Fato é que, desde então, cientistas têm procurado os “verdadeiros” planetas de Barnard. Agora acharam o primeiro. E, veja só, talvez exista também um gigante gasoso ao redor dela, como sugeria — por motivos errados — Van de Kamp.
“Há evidências muito fortes de um padrão que tipicamente indicaria a presença de um planeta gigante gasoso — maior que Netuno — com período orbital muito longo, mas o conjunto de dados não é ainda suficiente para dizer muito mais que isso”, diz Anglada-Escudé.
Em seu artigo científico, os pesquisadores sugerem que esse gigante gasoso, se existir, deve completar uma volta ao redor da Estrela de Barnard a cada 18 anos, aproximadamente. Mas, com os dados à disposição, ainda é cedo para afirmar que ele realmente esteja lá.
E quanto a planetas interiores, mais próximos da estrela que o Estrela de Barnard b, poderia haver algum? Improvável, mas não impossível.
“Parece não haver nenhum planeta ‘significativo’ dentro da órbita do Estrela de Barnard b”, diz Anglada-Escudé. “Poderíamos ter detectado coisas tão pequenas quanto a Terra e não vimos nada até agora. Isso não significa que eles não estão lá — poderia haver planetas numa órbita inclinada que não teríamos como detectar –, mas não há evidências para qualquer mundo como a Terra, ‘ameno’, até agora.”
Ou seja, diferentemente do Sol e de Proxima Centauri, a Estrela de Barnard parece não ter ganho na loteria cósmica dos planetas potencialmente habitáveis. Mas isso não torna a atual descoberta menos importante.
IMPLICAÇÕES
Uma das principais vantagens de encontrar planetas ao redor da Estrela de Barnard é que ela está muito próxima de nós. Isso significa que, com a próxima geração de telescópios em solo e no espaço, na década de 2020, existe a perspectiva de que possamos detectar a luz refletida por eles de forma direta.
Essa luz carrega consigo uma “assinatura” que pode informar uma grande quantidade de dados sobre a composição da superfície e da atmosfera desse mundo, além de seu padrão de rotação e nuvens, entre outros parâmetros. Uma visão até agora sem precedentes do ambiente de um exoplaneta.

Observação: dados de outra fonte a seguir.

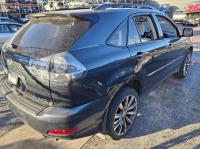 2006 Lexus Rx350 GSU35R image 3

Outro aspecto interessante é a descoberta de que o Estrela de Barnard b está numa região de seu sistema que é muito próxima à chamada “linha do gelo”, a fronteira que divide a área do sistema em que materiais voláteis (como água) se tornam sólidos no espaço e ajudam a compor os planetas.
Há algumas predições teóricas de que a região da linha do gelo é particularmente propícia à formação planetária, e a descoberta deste novo mundo pode dar força a essa ideia.
Agora, claro que a etapa número zero agora é confirmar que o planeta está mesmo lá. Afinal, 99% de probabilidade não é 100%. E os próprios autores da descoberta têm uma sugestão para isso, sabor ironia.
Eles dizem que as medições de astrometria de alta precisão feitas pelo satélite europeu Gaia, que vêm se acumulando desde seu lançamento, em 2013, poderão em breve não só confirmar que o planeta está lá, mas também determinar sua massa (e não apenas seu valor mínimo, como a técnica da velocidade radial).
Astrometria consiste em observar com precisão a posição da estrela no céu com o passar do tempo, e com suficiente precisão seria possível ver o bamboleio gravitacional causado pelo planeta diretamente, e não apenas inferi-lo pela distorção causada pela assinatura de luz da estrela.
Foi essa justamente a técnica empregada por Peter van de Kamp, na época sem sucesso, para detectar seus falsos positivos em Barnard. Seis décadas depois, agora é para valer.